→ Task instructions: Copy out every one of the following entries line for line, without changing a word, and leave out the pictures.

# start of Raw records

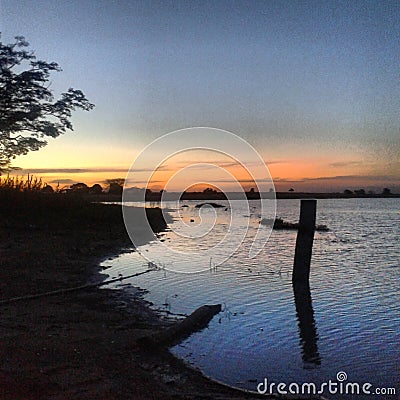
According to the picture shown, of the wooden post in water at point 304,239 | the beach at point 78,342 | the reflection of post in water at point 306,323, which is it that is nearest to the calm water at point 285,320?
the reflection of post in water at point 306,323

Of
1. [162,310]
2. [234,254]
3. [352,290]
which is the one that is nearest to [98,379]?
[162,310]

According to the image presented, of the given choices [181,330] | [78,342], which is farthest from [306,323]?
[78,342]

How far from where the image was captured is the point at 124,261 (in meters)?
19.7

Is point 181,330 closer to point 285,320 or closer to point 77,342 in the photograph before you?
point 77,342

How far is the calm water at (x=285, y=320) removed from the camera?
7867mm

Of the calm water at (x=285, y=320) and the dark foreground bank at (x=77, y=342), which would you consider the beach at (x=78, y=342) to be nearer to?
the dark foreground bank at (x=77, y=342)

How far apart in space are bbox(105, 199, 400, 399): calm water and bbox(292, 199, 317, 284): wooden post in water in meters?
0.50

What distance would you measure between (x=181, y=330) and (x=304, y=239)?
7.17 metres

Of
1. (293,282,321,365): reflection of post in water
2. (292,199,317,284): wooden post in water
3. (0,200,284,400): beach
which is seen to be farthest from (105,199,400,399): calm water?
(0,200,284,400): beach

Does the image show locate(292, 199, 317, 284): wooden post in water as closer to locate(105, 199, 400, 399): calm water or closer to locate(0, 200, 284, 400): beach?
locate(105, 199, 400, 399): calm water

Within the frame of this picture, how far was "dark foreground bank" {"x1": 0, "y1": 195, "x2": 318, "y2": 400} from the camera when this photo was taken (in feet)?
20.2

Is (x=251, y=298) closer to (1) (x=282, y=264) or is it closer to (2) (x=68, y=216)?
(1) (x=282, y=264)

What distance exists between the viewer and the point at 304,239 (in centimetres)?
1506

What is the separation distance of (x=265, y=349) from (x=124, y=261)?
11651 millimetres
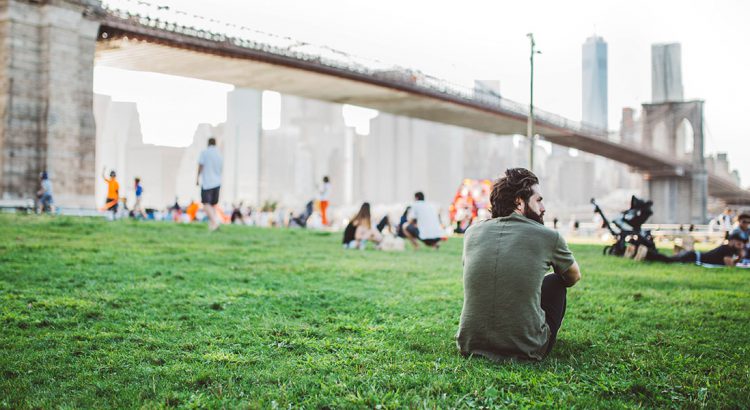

# end of Raw records

→ Correct output:
According to the picture shown, of the wooden post in water at point 304,239 | the beach at point 78,342 | the reflection of post in water at point 306,323, which is it that is nearest to the calm water at point 285,320?
the reflection of post in water at point 306,323

Of
1. [162,310]
2. [234,254]
3. [352,290]
which is the one that is nearest to [98,379]?
[162,310]

According to the image presented, of the given choices [181,330] | [78,342], which is farthest from [306,323]?
[78,342]

How far from where the image was captured is the point at 124,261 (in meters)?
19.7

Is point 181,330 closer to point 285,320 or closer to point 77,342 in the photograph before you?
point 77,342

How far is the calm water at (x=285, y=320) removed from the camera?
7867mm

Of the calm water at (x=285, y=320) and the dark foreground bank at (x=77, y=342), which would you consider the beach at (x=78, y=342) to be nearer to?
the dark foreground bank at (x=77, y=342)

How far apart in space are bbox(105, 199, 400, 399): calm water and bbox(292, 199, 317, 284): wooden post in water in meters?
0.50

What distance would you measure between (x=181, y=330) and (x=304, y=239)?
7.17 metres

Of
1. (293,282,321,365): reflection of post in water
2. (292,199,317,284): wooden post in water
3. (0,200,284,400): beach
which is seen to be farthest from (105,199,400,399): calm water?
(0,200,284,400): beach

Does the image show locate(292, 199, 317, 284): wooden post in water as closer to locate(105, 199, 400, 399): calm water or closer to locate(0, 200, 284, 400): beach?
locate(105, 199, 400, 399): calm water

Within the frame of this picture, how far was "dark foreground bank" {"x1": 0, "y1": 195, "x2": 318, "y2": 400} from the camera when this photo was taken (in feet)?
20.2

Is (x=251, y=298) closer to (1) (x=282, y=264) or is it closer to (2) (x=68, y=216)?
(1) (x=282, y=264)

What distance exists between the viewer and the point at 304,239 (in centimetres)?
1506

What is the separation distance of (x=265, y=349) from (x=124, y=261)?
11651 millimetres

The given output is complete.